*TEXT PASSAGE*
□ □ □
I have recently sent a paper on aflatoxin levels in nuts for publishing. The aim of the study was to analyze a total amount of 106 nuts. The nuts were divided into four categories: walnuts (n=33), hazelnuts (n=19), pistacchio (n=29) and almonds (n=25). The reviewer seems not to have a broad knowledge on study design and statistical analysis, which can be seen in his critique: "In my opinion, every sample should be equal in size, in order to improve the quality of the research." I totally disagree with his opinion, mostly because following statistical analysis did not require the same sample size. This was a cohort epidemiological study, not a experimental one. Can somebody back me up with references or explain in details why do i don't need equal sample sizes to do a high quality research?

Or in other words: Would the research be better if i compared 4 categories with the same sample size (eg. walnuts=23, hazelnuts=23, almonds=23, pistacchio=23), compared to my sample sizes?
□ □ □
*DATA UNDER STUDY*
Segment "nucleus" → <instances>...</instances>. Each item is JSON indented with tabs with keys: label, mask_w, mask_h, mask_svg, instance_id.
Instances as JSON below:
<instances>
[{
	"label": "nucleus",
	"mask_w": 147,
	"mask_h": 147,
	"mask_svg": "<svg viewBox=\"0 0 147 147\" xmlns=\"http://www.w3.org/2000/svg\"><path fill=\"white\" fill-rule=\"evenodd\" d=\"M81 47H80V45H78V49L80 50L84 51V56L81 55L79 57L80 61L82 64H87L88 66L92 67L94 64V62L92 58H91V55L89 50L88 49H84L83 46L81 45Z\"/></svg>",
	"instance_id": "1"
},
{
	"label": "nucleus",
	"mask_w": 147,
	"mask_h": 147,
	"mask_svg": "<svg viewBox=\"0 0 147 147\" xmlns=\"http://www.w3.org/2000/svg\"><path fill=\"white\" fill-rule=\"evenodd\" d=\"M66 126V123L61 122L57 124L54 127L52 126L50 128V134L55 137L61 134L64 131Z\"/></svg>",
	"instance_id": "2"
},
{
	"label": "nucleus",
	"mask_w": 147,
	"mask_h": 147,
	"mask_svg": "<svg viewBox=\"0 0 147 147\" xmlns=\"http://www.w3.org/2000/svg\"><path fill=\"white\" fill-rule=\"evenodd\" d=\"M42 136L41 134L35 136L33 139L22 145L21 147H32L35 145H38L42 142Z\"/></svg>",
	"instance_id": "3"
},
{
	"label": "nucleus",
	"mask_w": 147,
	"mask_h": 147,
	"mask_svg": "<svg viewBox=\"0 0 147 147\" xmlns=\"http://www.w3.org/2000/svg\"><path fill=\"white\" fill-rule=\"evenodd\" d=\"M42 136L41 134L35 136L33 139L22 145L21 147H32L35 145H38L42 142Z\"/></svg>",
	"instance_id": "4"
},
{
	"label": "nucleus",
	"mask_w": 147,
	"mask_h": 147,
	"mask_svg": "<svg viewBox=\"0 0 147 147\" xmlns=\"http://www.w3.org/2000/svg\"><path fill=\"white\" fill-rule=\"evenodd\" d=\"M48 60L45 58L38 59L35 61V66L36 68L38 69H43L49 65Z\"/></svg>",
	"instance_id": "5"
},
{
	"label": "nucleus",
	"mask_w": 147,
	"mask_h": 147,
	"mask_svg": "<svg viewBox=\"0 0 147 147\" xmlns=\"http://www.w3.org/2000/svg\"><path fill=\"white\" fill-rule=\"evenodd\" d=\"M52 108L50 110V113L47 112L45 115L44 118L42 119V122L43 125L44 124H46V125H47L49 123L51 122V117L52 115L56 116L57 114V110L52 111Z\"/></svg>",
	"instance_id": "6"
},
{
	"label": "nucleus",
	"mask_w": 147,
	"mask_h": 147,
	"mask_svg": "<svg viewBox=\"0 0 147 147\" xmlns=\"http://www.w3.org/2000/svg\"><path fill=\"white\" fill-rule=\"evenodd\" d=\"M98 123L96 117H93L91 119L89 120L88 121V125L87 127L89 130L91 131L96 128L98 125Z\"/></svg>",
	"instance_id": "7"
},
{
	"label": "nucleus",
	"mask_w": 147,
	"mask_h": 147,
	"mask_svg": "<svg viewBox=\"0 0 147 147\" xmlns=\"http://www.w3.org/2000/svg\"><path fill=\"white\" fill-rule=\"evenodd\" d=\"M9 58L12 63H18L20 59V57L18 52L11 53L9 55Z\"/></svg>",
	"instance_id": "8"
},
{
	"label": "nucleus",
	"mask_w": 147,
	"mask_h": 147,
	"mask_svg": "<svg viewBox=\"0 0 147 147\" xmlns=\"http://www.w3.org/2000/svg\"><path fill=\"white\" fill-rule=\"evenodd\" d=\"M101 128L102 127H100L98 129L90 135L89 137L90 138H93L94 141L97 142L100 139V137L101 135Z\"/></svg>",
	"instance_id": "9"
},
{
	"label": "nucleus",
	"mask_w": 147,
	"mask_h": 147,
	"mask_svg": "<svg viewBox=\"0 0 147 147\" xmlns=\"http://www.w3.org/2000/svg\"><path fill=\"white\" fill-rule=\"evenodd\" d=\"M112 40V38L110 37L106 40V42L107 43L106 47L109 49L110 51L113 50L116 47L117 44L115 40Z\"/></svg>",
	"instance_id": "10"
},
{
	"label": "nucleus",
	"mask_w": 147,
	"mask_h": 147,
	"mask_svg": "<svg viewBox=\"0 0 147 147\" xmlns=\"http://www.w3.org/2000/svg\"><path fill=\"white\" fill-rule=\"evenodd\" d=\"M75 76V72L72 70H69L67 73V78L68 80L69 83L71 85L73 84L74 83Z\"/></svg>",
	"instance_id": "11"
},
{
□ □ □
*WHAT YOU WILL DO*
• A. From the post about aflatoxin levels in nuts, list every nut category in the study along with its stated sample size.
• B. According to the post about aflatoxin levels in nuts, what kind of study was this?

*REPLIES*
• A.
- Walnuts (n=33)
- Hazelnuts (n=19)
- Pistacchio (n=29)
- Almonds (n=25)

• B. It was a cohort epidemiological study, not an experimental one.